Saturday, February 25, 2012

Quick Review of Baseball Prospectus Annual

I received my copy of Baseball Prospectus 2012 this week and have already spent several hours reading it.  There are a lot of new writers this year, but it's the same quality product.  The format is the same as past years.  It's starts out with a short chapter explaining the statistics which are used in the book.  Then it jumps into team by team analysis including profiles on virtually every player who might possibly play in the majors this year or in the near future. 

As always, the annual is the best of its kind.  I plan to read every profile before the season gets under way and will read many of them again throughout the season.  It's a very handy reference if you're in a deep fantasy league requiring you to know something about relatively obscure players.  It's not just for fantasy baseball leagues though.  It's a handy book to have nearby as you follow the season as an informed fan.
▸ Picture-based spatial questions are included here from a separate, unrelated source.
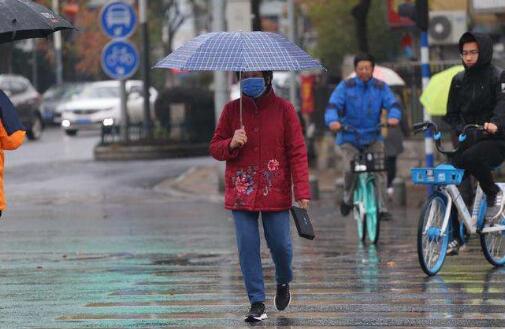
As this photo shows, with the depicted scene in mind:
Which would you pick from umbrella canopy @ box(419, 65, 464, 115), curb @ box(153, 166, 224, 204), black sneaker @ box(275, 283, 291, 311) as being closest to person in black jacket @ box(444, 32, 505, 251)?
umbrella canopy @ box(419, 65, 464, 115)

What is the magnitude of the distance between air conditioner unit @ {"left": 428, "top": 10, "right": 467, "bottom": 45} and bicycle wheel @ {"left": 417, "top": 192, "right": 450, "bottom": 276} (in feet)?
74.6

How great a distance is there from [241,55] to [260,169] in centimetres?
69

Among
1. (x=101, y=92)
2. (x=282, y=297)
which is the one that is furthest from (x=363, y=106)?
(x=101, y=92)

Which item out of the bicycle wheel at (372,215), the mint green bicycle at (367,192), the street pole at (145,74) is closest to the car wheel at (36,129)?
the street pole at (145,74)

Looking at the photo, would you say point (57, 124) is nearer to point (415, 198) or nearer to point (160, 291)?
point (415, 198)

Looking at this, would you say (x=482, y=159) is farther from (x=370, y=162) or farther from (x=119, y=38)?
(x=119, y=38)

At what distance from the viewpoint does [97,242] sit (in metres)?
15.4

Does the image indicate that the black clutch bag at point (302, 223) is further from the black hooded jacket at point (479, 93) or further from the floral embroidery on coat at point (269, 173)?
the black hooded jacket at point (479, 93)

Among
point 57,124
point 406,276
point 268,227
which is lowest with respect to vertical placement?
point 57,124

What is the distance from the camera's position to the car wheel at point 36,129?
40866mm

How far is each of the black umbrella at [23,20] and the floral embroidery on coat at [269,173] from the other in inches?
61.2

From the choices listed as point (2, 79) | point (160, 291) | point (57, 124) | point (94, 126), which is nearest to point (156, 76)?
point (57, 124)

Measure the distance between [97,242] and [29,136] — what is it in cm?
2587

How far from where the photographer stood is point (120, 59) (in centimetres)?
2917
There is a statistical summary for each player which is less cluttered and easier to read than some past years.  It's actually in the same format as the 2011 book if you got that one.  The so called "deadly accurate" statistical projections are still there, but the best parts of the annual are the written profiles for each player.  They go beyond the PECOTA forecasts and try to tell you things about the players which you may not see in the numbers.  They also seem more willing than ever before to tell you which players they think might exceed or fall short of the projections.

There was a time when I felt some of the writing of Baseball Prospectus would get a little too cute with snarky remarks and pop culture references, but that is no longer the case.  I believe the 2012 book is more professional and positively toned than it ever has been, yet still clever.  It is the number one baseball preview book you need to get ready for the season.
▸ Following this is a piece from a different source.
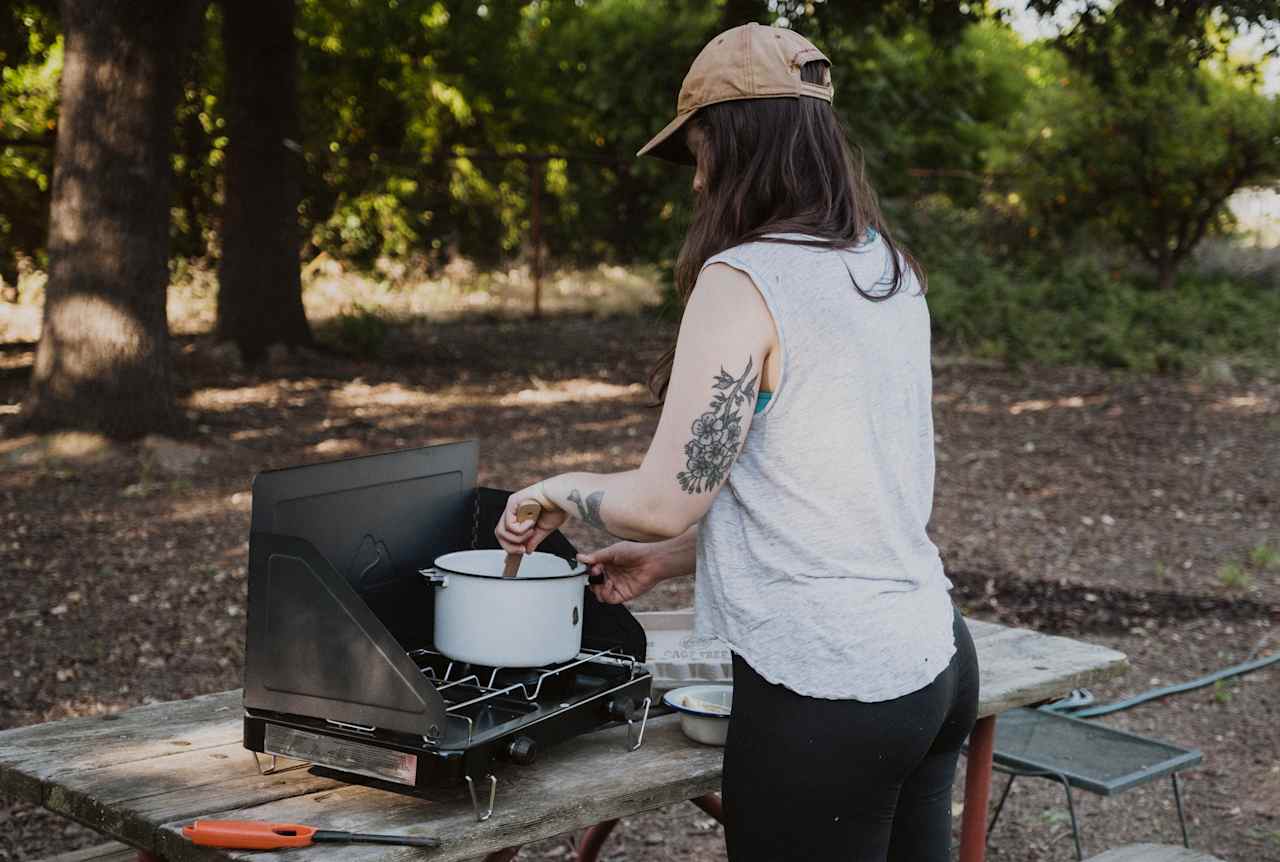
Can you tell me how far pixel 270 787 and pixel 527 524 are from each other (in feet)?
1.66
Now a few teasers from the book regarding the Tigers:
  • Nick Castellanos: "No one doubted he would hit, but Castellanos showed improved patience as the season went along and enough power potential in his swing to profile as a future middle-of the-order force."
  • Austin Jackson: "He is unlikely to develop the on-base skills he'll need to remain in the lead-off spot, but might well develop more home run pop."
  • Rick Porcello: "Few still see him as a future ace, but Porcello suddenly seems undervalued.  He may yet brew up the swing and miss elixir that vaults him to the upper ranks of AL hurlers."
  • Delmon Young: "While some hold out hope that his power will grow and enough safeties will fall in to keep his OBP above water, you can color us skeptical."
Of course, we like to think we know as much about the Tigers as Baseball Prospectus writers and we probably do, but I still respect their opinions a lot.  What I really find useful though is their profiles of players on other teams which I don't follow so closely.  I always learn a lot about players in reading this annual book.